• **Aim of the exercise**: Retype the listing exactly as it stands, and keep every image out.

• **Supplied material**:
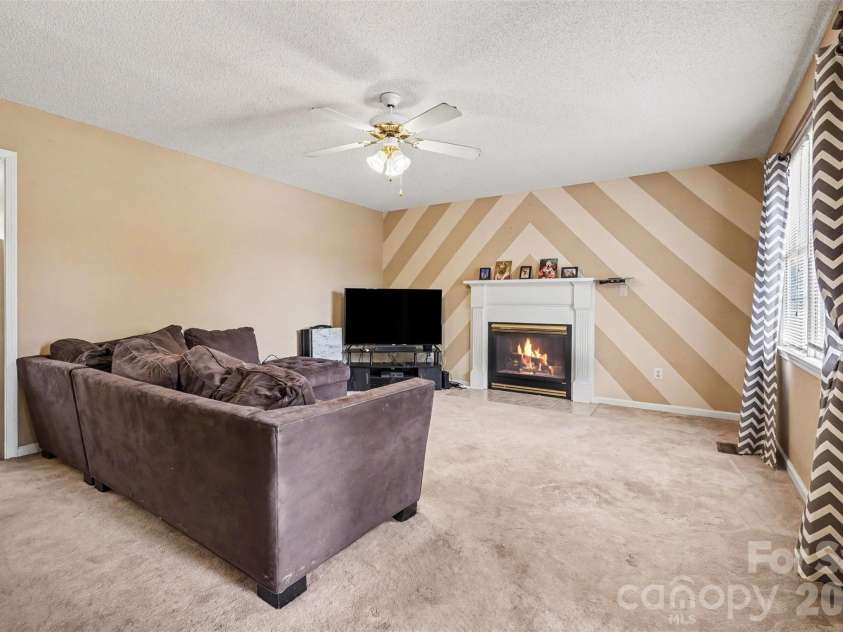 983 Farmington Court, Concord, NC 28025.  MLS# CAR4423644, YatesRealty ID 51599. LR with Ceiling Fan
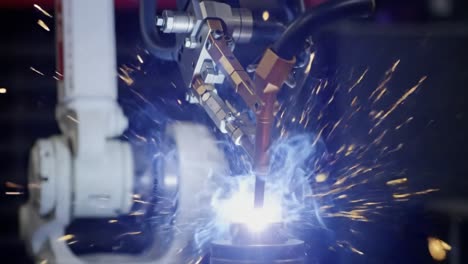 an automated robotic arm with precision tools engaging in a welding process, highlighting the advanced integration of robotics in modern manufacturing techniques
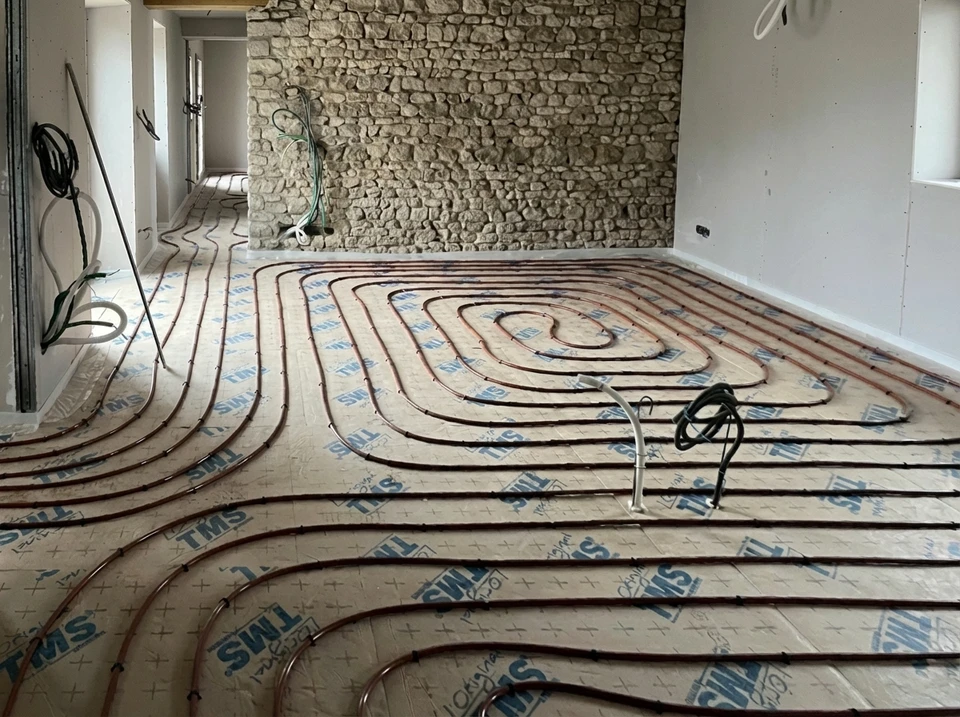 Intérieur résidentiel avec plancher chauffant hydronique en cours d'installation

• **Response to this exercise**:
 983 Farmington Court, Concord, NC 28025.  MLS# CAR4423644, YatesRealty ID 51599. LR with Ceiling Fan
 an automated robotic arm with precision tools engaging in a welding process, highlighting the advanced integration of robotics in modern manufacturing techniques
 Intérieur résidentiel avec plancher chauffant hydronique en cours d'installation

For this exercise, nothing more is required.